Il tedesco ha poi espresso un giudizio positivo sull’Arabia Saudita, dove ha già giocato negli ultimi anni:
“Mi piace il Paese, mi sono trovato molto bene. È un luogo con grande entusiasmo per lo sport e un’atmosfera fantastica. Giochiamo da trent’anni anche a Doha e Dubai, non vedo perché non dovremmo farlo lì.”
Sulle polemiche legate al cosiddetto “sportswashing”, Zverev ha preferito evitare posizioni politiche:
“Non sono un politico.
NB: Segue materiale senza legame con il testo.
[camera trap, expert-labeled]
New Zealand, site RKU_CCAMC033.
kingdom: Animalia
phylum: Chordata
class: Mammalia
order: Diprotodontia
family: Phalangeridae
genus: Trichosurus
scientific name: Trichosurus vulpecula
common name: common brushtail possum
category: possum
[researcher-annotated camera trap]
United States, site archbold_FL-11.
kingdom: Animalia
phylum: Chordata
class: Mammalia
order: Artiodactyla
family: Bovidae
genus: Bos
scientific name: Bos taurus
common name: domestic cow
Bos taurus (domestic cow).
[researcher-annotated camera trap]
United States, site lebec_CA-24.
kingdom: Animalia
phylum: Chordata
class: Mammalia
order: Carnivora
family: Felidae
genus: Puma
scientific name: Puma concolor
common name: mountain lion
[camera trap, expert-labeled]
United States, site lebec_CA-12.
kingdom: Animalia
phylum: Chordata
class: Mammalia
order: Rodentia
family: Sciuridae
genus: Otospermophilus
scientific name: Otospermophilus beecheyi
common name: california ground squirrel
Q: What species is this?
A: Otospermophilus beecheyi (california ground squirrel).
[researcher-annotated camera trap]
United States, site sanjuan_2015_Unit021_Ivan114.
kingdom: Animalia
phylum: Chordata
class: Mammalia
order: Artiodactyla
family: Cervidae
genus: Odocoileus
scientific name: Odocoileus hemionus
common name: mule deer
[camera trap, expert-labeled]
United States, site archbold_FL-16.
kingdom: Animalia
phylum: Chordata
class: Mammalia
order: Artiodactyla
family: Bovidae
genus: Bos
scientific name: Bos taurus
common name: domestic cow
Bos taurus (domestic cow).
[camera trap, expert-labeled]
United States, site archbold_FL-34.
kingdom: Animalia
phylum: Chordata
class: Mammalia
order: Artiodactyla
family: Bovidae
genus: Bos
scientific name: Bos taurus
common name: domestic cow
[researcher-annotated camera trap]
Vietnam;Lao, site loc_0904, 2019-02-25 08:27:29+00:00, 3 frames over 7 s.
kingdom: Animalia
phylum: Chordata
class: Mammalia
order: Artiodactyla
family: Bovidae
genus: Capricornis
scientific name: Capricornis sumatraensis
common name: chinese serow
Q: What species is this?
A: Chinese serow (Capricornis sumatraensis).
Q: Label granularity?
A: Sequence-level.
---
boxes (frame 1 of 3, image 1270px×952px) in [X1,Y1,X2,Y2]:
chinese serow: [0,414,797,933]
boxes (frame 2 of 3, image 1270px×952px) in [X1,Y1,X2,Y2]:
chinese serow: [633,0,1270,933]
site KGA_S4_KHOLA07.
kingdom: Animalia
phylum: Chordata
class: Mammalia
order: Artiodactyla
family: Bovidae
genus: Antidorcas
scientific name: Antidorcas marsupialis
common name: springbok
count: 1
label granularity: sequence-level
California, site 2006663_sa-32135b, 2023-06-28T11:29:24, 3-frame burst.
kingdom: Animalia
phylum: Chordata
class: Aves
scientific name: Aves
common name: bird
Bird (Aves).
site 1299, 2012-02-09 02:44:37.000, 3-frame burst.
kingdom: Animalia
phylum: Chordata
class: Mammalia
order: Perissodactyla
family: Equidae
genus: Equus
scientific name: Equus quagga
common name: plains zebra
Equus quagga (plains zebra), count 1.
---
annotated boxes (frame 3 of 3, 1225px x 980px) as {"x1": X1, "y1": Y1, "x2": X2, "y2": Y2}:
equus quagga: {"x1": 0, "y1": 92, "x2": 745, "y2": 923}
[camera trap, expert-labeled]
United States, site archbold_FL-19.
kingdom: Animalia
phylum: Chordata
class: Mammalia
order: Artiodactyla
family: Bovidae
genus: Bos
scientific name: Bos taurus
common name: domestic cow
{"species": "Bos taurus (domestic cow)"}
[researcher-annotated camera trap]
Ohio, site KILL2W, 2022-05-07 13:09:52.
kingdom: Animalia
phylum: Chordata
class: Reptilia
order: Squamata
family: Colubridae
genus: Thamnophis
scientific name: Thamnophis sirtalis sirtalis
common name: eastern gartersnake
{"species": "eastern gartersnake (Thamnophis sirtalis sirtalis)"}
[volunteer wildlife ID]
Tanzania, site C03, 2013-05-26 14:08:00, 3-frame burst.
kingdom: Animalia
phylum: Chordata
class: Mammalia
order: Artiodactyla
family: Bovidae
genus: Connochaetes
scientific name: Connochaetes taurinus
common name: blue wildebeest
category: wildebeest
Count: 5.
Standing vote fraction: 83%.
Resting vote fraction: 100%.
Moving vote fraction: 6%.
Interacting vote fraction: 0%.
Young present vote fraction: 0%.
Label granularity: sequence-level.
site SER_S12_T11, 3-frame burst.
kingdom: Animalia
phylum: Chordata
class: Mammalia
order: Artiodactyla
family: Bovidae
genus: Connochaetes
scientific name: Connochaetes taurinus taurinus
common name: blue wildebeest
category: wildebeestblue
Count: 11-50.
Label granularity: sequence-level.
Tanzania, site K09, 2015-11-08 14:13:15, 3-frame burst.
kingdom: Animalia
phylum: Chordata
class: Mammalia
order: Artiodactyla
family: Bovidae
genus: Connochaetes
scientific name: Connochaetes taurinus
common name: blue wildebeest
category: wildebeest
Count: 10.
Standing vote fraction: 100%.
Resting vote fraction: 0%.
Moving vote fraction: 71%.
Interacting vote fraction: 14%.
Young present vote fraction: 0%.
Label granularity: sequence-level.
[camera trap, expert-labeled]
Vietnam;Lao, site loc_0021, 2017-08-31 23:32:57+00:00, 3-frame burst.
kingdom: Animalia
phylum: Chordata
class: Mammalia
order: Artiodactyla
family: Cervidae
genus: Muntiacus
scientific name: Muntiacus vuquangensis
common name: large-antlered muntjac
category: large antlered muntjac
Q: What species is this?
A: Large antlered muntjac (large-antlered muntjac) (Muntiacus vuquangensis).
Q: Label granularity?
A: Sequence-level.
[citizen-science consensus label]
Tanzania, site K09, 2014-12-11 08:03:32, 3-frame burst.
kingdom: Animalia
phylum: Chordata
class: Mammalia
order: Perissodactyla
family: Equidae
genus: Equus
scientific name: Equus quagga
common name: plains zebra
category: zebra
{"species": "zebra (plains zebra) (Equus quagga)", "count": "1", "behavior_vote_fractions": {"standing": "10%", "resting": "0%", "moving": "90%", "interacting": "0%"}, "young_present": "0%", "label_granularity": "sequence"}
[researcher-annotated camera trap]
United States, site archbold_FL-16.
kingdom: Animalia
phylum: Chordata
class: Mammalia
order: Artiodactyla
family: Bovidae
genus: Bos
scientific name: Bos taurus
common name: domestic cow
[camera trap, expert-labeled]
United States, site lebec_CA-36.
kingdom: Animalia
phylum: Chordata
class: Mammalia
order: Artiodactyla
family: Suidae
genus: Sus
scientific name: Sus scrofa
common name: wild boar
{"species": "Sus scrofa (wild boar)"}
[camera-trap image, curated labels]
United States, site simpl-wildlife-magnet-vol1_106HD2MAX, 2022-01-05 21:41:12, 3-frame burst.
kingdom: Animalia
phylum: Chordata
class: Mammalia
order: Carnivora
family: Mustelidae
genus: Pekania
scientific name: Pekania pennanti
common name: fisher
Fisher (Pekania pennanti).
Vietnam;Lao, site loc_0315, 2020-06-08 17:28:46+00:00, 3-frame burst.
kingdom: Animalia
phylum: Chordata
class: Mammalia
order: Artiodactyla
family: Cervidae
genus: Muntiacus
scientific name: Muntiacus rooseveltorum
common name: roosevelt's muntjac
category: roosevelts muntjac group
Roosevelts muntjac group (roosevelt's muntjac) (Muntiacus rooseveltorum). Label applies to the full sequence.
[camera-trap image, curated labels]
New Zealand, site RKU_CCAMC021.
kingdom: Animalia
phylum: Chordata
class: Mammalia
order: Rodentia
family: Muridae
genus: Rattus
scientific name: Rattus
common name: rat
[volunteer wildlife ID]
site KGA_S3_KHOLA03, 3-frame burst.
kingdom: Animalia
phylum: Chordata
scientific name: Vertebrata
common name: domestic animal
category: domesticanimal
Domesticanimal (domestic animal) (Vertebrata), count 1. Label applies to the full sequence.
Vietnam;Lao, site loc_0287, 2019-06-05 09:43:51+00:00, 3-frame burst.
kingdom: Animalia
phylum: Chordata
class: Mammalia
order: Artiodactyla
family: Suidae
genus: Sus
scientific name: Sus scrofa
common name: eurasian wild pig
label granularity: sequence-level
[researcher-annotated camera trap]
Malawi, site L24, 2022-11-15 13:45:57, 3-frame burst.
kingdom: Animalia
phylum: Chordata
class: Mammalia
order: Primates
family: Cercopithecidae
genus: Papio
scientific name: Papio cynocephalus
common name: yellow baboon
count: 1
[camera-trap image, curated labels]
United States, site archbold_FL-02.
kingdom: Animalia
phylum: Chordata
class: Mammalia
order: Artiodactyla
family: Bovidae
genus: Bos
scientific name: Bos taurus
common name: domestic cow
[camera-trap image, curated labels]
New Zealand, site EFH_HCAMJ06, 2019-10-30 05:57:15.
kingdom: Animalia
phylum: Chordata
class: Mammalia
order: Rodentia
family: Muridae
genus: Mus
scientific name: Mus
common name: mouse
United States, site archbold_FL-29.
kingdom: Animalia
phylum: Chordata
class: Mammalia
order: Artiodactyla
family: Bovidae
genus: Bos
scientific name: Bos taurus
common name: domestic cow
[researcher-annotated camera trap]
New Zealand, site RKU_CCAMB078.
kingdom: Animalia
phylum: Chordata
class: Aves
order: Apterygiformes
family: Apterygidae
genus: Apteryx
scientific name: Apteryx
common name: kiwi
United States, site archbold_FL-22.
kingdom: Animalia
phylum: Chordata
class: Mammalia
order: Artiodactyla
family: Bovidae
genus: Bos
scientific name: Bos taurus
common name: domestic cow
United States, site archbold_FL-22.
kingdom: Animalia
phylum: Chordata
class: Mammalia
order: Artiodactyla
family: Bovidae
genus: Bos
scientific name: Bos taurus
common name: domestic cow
Posso solo dire che mi sono divertito e che il pubblico, uomini e donne, ha creato una bellissima atmosfera.”
Sinner: “Siamo liberi di scegliere dove giocare”
Anche Jannik Sinner, attuale numero 2 del mondo, ha accolto con interesse la notizia.
“È la prima volta che viene aggiunto un Masters 1000. Sarà un torneo molto importante, anche per come potrà influire sull’inizio della stagione”, ha dichiarato l’altoatesino, che in Arabia Saudita ha già partecipato due volte all’esibizione “Six Kings Slam”, conquistando premi milionari.
Sinner si è detto curioso di scoprire le opportunità che questo nuovo mercato potrà offrire:
“La popolazione è molto giovane, il mercato è enorme. Vedremo cosa potrà portare al nostro sport.”
Sul possibile impatto per i tornei di fascia inferiore come Vienna o Amburgo, Sinner ha ribadito la libertà dei giocatori:
“Siamo liberi di scegliere. Anche se alcuni tornei sono obbligatori, ogni giocatore può comunque dire di no. Io stesso l’anno scorso ho saltato alcuni eventi. Credo che questa libertà sarà essenziale per il futuro dei top player.”
Una nuova era per il tennis mondiale
Con il decimo Masters 1000 in arrivo e la prospettiva di una stagione più corta ma più concentrata sui grandi eventi, la Vision 28 di Andrea Gaudenzi potrebbe rappresentare un punto di svolta per il tennis moderno.
L’ingresso dell’Arabia Saudita tra i grandi palcoscenici del circuito segna anche un passaggio geopolitico e commerciale di rilievo, che porterà nuove opportunità ma anche inevitabili discussioni sul rapporto tra sport, etica e mercato.